> **Brief a**
Reproduce the whole post on the US military's exit strategy for Iraq, word for word.

> **Document excerpt**
════════════════════
The military is concerned about eroding public support. Maybe they'd get somesupport if their strategy was presented directly and honestly. It at least seems plausible -- if hardly idealistic. The Bush rhetoric is insane, and even the American public has trouble with an insane strategy.
I think the military strategy boils down Afghanistan II. It's letting the Iraqis fight it out, while moving US forces off the scene. The US would provide air support, but would otherwise strive for invisibility. No more 'hearts and minds'. Whatever government emerged is Iraq's problem, and human rights and democracy are nowhere on the radar. The goal is 'stable' Iraq and a base for future US military operations in the region, but no "permanent bases".
Note the prediction of a very sharp force reduction. That fits with the story that Blair told the Japanese that the Brits would leave in May of 2006.
A Shift on Iraq(emphases mine)We need to get Bush off the stage and have Abizaid address the nation. This is an alternative Iraqis might support, and it may be better than US directed partition or an unrestrained civil war. It is, of course, a disaster by the standards Bush set on his invasion.
The Generals Plan a Slow Exit
By David Ignatius
Monday, September 26, 2005; Washinton Post
... The commanders who are running the war don't talk about transforming Iraq into an American-style democracy or of imposing U.S. values. They understand that Iraqis dislike American occupation, and for that reason they want fewer American troops in Iraq, not more.
════════════════════
> **Stored records**
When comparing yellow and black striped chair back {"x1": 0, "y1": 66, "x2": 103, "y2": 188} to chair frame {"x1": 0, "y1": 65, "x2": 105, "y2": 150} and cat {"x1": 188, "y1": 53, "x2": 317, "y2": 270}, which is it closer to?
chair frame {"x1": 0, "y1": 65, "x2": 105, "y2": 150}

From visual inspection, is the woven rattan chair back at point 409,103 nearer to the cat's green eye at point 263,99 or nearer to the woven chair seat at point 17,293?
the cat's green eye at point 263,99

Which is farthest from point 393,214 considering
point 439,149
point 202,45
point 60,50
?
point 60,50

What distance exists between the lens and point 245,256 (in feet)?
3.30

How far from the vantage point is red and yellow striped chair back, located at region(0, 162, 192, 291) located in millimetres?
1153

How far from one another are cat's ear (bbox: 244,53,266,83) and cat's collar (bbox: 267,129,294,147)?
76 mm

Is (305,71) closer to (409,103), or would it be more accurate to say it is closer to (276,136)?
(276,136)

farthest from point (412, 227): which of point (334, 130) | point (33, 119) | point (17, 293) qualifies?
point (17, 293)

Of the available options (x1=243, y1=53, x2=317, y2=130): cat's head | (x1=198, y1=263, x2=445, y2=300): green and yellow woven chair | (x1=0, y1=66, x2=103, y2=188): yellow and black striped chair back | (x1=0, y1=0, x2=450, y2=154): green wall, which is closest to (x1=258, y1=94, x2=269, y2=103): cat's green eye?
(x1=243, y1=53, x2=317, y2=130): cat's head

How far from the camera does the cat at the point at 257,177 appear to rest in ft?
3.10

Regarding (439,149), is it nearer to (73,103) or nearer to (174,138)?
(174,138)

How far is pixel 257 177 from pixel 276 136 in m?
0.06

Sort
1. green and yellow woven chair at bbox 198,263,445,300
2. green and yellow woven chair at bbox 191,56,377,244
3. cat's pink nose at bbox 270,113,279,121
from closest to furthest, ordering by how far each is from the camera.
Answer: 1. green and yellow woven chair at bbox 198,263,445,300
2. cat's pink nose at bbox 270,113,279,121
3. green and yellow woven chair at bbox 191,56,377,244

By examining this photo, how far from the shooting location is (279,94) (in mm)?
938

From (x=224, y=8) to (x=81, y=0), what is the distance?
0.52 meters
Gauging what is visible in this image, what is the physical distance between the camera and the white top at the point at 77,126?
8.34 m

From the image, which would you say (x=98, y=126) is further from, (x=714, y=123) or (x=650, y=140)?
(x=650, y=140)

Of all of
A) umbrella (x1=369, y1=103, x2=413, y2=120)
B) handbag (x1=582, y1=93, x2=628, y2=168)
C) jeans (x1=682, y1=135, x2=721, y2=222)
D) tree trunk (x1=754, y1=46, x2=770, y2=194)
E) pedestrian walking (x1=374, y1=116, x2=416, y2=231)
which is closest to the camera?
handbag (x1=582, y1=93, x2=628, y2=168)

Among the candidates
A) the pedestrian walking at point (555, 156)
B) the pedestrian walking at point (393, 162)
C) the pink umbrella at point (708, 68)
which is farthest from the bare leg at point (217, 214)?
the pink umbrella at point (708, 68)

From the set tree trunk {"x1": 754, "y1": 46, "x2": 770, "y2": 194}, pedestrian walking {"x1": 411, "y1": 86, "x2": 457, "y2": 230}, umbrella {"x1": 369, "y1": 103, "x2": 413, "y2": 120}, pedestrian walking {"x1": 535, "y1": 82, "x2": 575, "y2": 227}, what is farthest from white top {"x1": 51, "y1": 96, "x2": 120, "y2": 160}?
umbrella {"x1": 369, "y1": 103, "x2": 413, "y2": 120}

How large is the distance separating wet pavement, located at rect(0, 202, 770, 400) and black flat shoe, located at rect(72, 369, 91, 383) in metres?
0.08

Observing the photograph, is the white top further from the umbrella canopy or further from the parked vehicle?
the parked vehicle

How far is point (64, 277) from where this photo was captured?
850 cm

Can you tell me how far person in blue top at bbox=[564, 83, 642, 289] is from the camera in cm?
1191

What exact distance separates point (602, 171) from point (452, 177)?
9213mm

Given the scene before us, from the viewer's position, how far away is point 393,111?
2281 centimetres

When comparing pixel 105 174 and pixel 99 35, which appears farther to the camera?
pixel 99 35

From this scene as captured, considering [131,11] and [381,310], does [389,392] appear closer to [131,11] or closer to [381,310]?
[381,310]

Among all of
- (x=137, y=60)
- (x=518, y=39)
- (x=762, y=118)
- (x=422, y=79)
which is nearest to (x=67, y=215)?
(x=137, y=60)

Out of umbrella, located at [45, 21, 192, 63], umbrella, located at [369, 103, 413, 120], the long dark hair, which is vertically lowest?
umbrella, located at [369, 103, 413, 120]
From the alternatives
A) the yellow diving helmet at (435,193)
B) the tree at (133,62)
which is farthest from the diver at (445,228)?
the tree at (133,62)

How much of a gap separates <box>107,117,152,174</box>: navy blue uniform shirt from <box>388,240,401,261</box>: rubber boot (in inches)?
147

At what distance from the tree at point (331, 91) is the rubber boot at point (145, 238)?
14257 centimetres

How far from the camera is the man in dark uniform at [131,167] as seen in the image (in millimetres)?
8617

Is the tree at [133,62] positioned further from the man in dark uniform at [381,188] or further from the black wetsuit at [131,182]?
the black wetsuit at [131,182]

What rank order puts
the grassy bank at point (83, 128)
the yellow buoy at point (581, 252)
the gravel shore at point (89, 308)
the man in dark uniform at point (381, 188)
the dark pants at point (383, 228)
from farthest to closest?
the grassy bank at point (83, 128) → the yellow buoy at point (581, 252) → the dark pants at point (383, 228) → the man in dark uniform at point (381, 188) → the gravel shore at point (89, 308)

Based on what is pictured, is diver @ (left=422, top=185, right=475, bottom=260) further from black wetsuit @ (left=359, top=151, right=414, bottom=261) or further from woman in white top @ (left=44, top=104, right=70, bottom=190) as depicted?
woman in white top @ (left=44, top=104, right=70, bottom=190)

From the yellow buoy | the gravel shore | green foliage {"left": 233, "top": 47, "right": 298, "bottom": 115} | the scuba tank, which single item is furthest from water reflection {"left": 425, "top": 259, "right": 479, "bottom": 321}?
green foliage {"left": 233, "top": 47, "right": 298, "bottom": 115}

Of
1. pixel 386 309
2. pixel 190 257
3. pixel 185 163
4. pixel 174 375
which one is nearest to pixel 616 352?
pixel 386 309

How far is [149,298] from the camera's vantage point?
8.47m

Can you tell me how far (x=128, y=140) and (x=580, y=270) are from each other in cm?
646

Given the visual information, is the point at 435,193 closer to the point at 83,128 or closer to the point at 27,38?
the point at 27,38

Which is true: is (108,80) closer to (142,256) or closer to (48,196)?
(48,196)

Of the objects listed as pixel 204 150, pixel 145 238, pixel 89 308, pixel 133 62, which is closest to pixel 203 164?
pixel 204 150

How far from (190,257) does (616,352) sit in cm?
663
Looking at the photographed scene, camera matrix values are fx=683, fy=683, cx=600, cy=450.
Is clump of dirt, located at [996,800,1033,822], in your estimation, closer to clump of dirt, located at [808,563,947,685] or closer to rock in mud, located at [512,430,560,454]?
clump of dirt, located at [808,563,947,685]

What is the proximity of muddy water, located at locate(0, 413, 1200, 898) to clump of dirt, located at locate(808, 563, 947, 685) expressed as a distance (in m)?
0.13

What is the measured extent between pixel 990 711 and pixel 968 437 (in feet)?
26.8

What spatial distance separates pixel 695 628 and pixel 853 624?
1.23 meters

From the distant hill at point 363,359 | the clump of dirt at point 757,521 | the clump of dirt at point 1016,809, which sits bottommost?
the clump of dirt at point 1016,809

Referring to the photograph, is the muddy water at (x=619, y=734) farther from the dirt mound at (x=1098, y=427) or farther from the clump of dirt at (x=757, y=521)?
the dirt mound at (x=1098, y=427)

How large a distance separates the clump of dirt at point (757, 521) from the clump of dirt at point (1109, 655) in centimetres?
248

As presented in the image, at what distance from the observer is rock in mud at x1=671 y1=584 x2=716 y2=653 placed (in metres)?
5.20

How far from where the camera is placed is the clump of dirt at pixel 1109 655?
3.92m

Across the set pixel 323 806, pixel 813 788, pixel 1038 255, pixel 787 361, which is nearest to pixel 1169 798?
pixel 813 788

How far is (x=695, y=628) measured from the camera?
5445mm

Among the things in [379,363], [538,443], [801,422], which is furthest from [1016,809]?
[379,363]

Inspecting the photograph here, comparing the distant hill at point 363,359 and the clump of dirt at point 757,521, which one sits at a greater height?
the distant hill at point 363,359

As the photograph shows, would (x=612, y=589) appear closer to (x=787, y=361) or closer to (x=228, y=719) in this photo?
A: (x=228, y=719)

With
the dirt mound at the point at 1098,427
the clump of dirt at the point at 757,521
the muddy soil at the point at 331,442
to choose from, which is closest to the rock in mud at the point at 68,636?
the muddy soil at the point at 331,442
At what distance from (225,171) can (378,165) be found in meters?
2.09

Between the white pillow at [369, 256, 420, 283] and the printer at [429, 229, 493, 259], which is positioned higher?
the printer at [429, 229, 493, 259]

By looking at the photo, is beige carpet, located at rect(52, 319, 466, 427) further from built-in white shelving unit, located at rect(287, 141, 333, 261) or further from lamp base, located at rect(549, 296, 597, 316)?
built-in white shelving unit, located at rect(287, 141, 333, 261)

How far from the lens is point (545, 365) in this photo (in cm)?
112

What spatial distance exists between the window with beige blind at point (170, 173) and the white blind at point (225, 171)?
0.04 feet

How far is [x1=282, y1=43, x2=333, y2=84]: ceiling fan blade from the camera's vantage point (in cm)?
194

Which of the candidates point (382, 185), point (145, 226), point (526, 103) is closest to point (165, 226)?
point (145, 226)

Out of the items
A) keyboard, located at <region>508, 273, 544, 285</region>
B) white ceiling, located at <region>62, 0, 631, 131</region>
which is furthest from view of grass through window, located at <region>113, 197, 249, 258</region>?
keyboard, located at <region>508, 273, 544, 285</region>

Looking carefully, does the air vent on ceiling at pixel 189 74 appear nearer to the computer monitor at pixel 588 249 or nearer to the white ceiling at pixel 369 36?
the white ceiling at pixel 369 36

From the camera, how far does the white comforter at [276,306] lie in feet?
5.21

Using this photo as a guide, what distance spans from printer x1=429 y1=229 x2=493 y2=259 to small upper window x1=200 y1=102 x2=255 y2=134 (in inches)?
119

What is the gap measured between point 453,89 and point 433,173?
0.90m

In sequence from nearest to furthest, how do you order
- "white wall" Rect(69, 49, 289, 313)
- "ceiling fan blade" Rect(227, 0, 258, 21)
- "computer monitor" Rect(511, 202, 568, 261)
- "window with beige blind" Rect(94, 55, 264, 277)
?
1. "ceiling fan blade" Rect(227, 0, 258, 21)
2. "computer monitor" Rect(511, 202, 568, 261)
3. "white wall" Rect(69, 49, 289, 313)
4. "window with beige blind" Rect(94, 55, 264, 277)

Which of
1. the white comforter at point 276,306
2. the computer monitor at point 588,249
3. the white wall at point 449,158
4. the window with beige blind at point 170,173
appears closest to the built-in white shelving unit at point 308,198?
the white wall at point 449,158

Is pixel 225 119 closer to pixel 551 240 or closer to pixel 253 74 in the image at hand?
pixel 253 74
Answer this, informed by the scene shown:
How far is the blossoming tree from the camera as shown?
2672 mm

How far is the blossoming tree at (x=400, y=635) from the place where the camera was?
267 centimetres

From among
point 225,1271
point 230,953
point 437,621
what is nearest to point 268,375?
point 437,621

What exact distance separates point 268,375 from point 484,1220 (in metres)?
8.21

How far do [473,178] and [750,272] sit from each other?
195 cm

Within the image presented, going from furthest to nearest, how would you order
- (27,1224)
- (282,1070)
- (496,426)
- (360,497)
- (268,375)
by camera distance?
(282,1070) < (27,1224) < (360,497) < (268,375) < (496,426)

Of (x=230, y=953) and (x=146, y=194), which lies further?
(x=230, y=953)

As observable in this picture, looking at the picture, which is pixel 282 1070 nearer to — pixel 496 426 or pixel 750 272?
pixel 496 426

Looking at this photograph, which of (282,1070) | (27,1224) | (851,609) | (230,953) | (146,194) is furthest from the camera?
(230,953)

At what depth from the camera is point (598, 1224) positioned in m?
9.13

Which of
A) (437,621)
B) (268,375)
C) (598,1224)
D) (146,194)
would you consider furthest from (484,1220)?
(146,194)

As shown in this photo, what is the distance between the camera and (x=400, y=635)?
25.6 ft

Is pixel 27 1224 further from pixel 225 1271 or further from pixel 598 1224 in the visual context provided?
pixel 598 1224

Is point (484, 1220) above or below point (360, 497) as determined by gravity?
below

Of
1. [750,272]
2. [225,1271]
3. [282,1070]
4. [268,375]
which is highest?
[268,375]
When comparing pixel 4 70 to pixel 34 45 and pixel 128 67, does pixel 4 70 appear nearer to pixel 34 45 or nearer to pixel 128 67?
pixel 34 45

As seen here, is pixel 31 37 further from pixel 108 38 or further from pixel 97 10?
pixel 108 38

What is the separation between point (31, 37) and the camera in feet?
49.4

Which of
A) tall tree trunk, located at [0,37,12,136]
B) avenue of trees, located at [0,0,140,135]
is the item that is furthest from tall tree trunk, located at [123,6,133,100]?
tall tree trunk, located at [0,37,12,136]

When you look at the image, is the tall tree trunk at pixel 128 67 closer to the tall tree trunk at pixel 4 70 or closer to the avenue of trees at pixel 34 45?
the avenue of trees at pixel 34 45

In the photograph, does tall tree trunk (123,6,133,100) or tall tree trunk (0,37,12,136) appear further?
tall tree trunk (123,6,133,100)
════════════════════
> **Brief b**
Find each line in the rows that contains the word "foliage" and copy those lines out.

> **Correct response a**
The military is concerned about eroding public support. Maybe they'd get somesupport if their strategy was presented directly and honestly. It at least seems plausible -- if hardly idealistic. The Bush rhetoric is insane, and even the American public has trouble with an insane strategy.
I think the military strategy boils down Afghanistan II. It's letting the Iraqis fight it out, while moving US forces off the scene. The US would provide air support, but would otherwise strive for invisibility. No more 'hearts and minds'. Whatever government emerged is Iraq's problem, and human rights and democracy are nowhere on the radar. The goal is 'stable' Iraq and a base for future US military operations in the region, but no "permanent bases".
Note the prediction of a very sharp force reduction. That fits with the story that Blair told the Japanese that the Brits would leave in May of 2006.
A Shift on Iraq(emphases mine)We need to get Bush off the stage and have Abizaid address the nation. This is an alternative Iraqis might support, and it may be better than US directed partition or an unrestrained civil war. It is, of course, a disaster by the standards Bush set on his invasion.
The Generals Plan a Slow Exit
By David Ignatius
Monday, September 26, 2005; Washinton Post
... The commanders who are running the war don't talk about transforming Iraq into an American-style democracy or of imposing U.S. values. They understand that Iraqis dislike American occupation, and for that reason they want fewer American troops in Iraq, not more.

> **Correct response b**
From the yellow buoy | the gravel shore | green foliage {"left": 233, "top": 47, "right": 298, "bottom": 115} | the scuba tank, which single item is furthest from water reflection {"left": 425, "top": 259, "right": 479, "bottom": 321}?
green foliage {"left": 233, "top": 47, "right": 298, "bottom": 115}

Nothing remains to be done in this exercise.